→ STATED TASK 1:
Multiply every bounding-box coordinate in the answers of the records below, after the text, by 1.55, rounding to whole numbers with halves going up. Write out all the lines of the records again, requests included, and leave the numbers in the requests and their format samples unchanged.

________________________________________

# Custom Tweeter Pods for 97 Camaro Tutorial



## cerberus25 (Oct 8, 2009)

I originally had my tweeter pods flush mounted on my dash, however, since I will eventually be competing in SQ, both one and two seat, I wanted to enhance my imaging and the over-all aesthetics. So, I decided to build custom tweeter pods for my pillars. And here we go.

Started out by pulling off the pillars and wrapping the ends in blue painters tape. (wish I would have known about using PAM as a mold release)










Next, I layed down a few layers of fiberglass and resin. At the time, I did not have any fiberglass mat, but I had some fiberglass cloth. I wish I had the mat instead, because the cloth stretches every which way under the weight of the resin, making it a pain to work with.










The tweeters I have are Focal Access and the tweeters pop out of the little pods. So, I decided to use the pods directly in my forming process. I wrapped them in tape and then a layer of thick paper that will stay in the form to provide the hole. 
Now, the important part of all this for me is actually AIMING the tweeters where I wanted. For an SQ car, I decided to aim them at the rear view mirror. To accomplish this, I created a "device" to give me a kind of laser beam coming from the tweeter pod. And by laser, I mean fishing line and a sinker.










When the pod is attached where I want it, and the line is draped over the rear view mirror with the sinker keeping it taught, you get this effect:










See, kind of like a laser...

________________________________________

→ STATED TASK 2:
Continue the forum thread above about building custom tweeter pods for a 97 Camaro, starting after its last sentence.

________________________________________

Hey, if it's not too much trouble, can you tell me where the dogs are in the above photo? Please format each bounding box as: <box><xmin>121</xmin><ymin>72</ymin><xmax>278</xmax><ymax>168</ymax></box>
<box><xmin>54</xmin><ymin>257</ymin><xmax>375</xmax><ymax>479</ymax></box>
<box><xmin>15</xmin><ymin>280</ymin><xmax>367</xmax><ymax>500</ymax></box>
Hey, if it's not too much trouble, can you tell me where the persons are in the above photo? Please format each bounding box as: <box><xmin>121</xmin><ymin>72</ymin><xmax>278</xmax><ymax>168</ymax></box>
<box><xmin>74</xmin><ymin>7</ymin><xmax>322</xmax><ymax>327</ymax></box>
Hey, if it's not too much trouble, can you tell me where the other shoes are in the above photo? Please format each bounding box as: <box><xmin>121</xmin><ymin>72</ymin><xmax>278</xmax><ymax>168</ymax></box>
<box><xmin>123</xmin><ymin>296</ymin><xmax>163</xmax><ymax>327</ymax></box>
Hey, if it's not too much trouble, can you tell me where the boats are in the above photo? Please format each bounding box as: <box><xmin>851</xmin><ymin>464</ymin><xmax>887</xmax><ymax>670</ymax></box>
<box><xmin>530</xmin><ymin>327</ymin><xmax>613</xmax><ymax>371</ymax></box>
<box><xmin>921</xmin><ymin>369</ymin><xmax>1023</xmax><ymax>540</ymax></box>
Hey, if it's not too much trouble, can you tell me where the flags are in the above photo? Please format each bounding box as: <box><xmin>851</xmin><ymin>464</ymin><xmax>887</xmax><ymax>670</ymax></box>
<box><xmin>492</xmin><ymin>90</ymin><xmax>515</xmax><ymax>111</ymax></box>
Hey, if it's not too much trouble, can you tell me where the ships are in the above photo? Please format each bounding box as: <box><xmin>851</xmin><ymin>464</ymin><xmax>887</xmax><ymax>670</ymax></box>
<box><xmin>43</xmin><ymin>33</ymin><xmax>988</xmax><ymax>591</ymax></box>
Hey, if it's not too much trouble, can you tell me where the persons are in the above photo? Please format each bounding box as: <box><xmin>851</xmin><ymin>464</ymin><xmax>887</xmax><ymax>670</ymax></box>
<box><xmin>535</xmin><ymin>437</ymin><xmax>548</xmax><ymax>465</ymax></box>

________________________________________

→ TASK OUTPUT 1:
Hey, if it's not too much trouble, can you tell me where the dogs are in the above photo? Please format each bounding box as: <box><xmin>121</xmin><ymin>72</ymin><xmax>278</xmax><ymax>168</ymax></box>
<box><xmin>84</xmin><ymin>398</ymin><xmax>581</xmax><ymax>742</ymax></box>
<box><xmin>23</xmin><ymin>434</ymin><xmax>569</xmax><ymax>775</ymax></box>
Hey, if it's not too much trouble, can you tell me where the persons are in the above photo? Please format each bounding box as: <box><xmin>121</xmin><ymin>72</ymin><xmax>278</xmax><ymax>168</ymax></box>
<box><xmin>115</xmin><ymin>11</ymin><xmax>499</xmax><ymax>507</ymax></box>
Hey, if it's not too much trouble, can you tell me where the other shoes are in the above photo? Please format each bounding box as: <box><xmin>121</xmin><ymin>72</ymin><xmax>278</xmax><ymax>168</ymax></box>
<box><xmin>191</xmin><ymin>459</ymin><xmax>253</xmax><ymax>507</ymax></box>
Hey, if it's not too much trouble, can you tell me where the boats are in the above photo? Please format each bounding box as: <box><xmin>851</xmin><ymin>464</ymin><xmax>887</xmax><ymax>670</ymax></box>
<box><xmin>822</xmin><ymin>507</ymin><xmax>950</xmax><ymax>575</ymax></box>
<box><xmin>1428</xmin><ymin>572</ymin><xmax>1586</xmax><ymax>837</ymax></box>
Hey, if it's not too much trouble, can you tell me where the flags are in the above photo? Please format each bounding box as: <box><xmin>851</xmin><ymin>464</ymin><xmax>887</xmax><ymax>670</ymax></box>
<box><xmin>763</xmin><ymin>140</ymin><xmax>798</xmax><ymax>172</ymax></box>
Hey, if it's not too much trouble, can you tell me where the ships are in the above photo? Please format each bounding box as: <box><xmin>851</xmin><ymin>464</ymin><xmax>887</xmax><ymax>670</ymax></box>
<box><xmin>67</xmin><ymin>51</ymin><xmax>1531</xmax><ymax>916</ymax></box>
Hey, if it's not too much trouble, can you tell me where the persons are in the above photo? Please format each bounding box as: <box><xmin>851</xmin><ymin>464</ymin><xmax>887</xmax><ymax>670</ymax></box>
<box><xmin>829</xmin><ymin>677</ymin><xmax>849</xmax><ymax>721</ymax></box>

→ TASK OUTPUT 2:
With the pods aimed and positioned correctly, I secure them in place with some hot glue and rods. I then pull the pillars back off, draw out the shape of my base and decide where to put the bolts holding it onto the pillar.

Now that's decided, I drill my holes, JB Weld the bolts into place, and put another couple of coats of glass and resin over it to give it a little extra support:










Once it dries, I pull the forms off of the pillars and use tin snips and a die grinder to work out the shape of the base.

To add some support, I've added some mdf rings. Then, to give it a little extra shape, I use bailing wire to add an extra edge:










Next, we wrap it in fleece...










Then resin the fleece...










Sand it and wrap it! Okay, I wrapped them in carpet at first to match the pillars, but it looked too fuzzy and defeated the whole purpose of using the bailing wire to make that nice ridge:










So, I decided to go with vinyl instead. Which seemed easy enough. I was wrong. It took me a few days to figure out how to wrap these with the vinyl, but once I figured which ways to stretch first, it was easy. And here's the final product:










Still working on the matching kicks. When I'm done, that will be my next post.


----------



## boogeyman (Jul 1, 2008)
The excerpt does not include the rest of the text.